Opinion: Colorado River Cooperative Agreement – is it working?
June 4, 2013
When the Grand County Board of County Commissioners entered into the Colorado River Cooperative Agreement between Denver Water and 17 West Slope parties, there was praise as well as criticism and even some distrust from citizens who believed that Denver Water had no intention of adhering to the agreement.
As your Commissioners, we believe it is important to let you know the status of the agreement and how the agreement is already benefitting the county.
In the Colorado River Cooperative Agreement, Denver Water commits to providing environmental enhancements to address existing flow and temperature concerns throughout Grand County. It is important to note that the enhancements contained in the Cooperative Agreement are not a substitute for mitigation for the Gross Reservoir Enlargement Project (Moffat Project), as the agreement clearly states. Grand County continues to advocate in the federal permitting process for complete mitigation for all impacts caused by the Moffat Project.
The Colorado River Cooperative Agreement has not yet been signed by all parties, awaiting federal agency sign-off on allied agreements. Final signatures and full execution is expected this summer.
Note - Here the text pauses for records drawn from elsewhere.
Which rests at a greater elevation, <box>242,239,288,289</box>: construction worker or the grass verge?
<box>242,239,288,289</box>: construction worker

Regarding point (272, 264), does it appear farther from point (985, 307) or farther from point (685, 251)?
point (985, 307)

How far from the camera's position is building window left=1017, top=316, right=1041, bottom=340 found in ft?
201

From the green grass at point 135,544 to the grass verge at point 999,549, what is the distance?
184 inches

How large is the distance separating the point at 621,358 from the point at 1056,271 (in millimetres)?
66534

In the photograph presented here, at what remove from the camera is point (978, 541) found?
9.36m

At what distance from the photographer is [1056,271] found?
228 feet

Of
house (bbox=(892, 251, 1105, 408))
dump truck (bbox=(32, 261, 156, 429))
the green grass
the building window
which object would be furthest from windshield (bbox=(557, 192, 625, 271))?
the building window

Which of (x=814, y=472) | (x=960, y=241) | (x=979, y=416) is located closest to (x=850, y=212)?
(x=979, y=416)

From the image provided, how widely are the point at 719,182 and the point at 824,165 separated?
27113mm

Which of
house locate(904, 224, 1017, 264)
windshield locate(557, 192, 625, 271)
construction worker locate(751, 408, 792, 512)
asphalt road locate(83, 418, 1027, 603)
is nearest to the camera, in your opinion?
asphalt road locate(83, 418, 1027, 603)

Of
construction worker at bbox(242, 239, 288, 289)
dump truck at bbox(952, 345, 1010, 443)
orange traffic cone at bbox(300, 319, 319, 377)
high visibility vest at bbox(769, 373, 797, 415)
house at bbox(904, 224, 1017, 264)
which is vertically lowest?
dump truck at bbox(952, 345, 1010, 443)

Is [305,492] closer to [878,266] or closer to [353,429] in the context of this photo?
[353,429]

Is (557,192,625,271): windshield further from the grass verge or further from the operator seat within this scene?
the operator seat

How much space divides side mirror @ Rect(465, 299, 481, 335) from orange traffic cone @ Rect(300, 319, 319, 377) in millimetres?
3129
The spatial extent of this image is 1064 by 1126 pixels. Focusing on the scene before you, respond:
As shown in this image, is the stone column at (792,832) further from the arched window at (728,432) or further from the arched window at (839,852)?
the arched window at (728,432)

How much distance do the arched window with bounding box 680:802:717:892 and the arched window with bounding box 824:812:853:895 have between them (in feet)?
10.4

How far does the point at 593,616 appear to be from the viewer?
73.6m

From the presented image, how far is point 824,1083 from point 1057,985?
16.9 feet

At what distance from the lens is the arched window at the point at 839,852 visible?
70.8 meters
However, even though the Cooperative Agreement has not been fully executed and the Moffat Project is not yet permitted, let alone built, Denver Water voluntarily implemented fundamental and critical components of the agreement last year and again this spring providing more water for county streams than would have been present without the agreement.
Denver Water contacted Grand County officials to determine how to maximize benefit to Grand County of bypassed water. In short, instead of the historical practice of significantly reducing the bypass flows at its diversion points during droughts, Denver Water is bypassing water for the benefit of the environment and Grand County water users. This benefit amounted to about 1,500 acre-feet of water that Denver Water gave back to the Fraser River when they legally could have diverted it to Denver in 2012. According to the municipal water and wastewater providers in the Fraser Valley, this additional water made a huge benefit last year to stream flow and stream temperatures, as well as operations of water and wastewater facilities.
Again this year, Denver Water instituted drought restrictions in April, which meant they had the right to reduce the flows in the Fraser River. Despite grave concerns about their water supply — overall reservoir storage was below 2002 levels and early projections showed reservoirs may not fill this season — Denver Water contacted us to discuss the bypass flows and the best way to work with Grand County to maximize water available for the county in 2013.
This example of cooperation and communication is what was envisioned when Grand County entered into the Colorado River Cooperative Agreement with Denver Water. The relationship forged through this agreement is bearing fruit for Grand County even though the agreement is not officially in place.
As your Commissioners, we remain committed to making sure the best interests of the county, the river and our environment are served.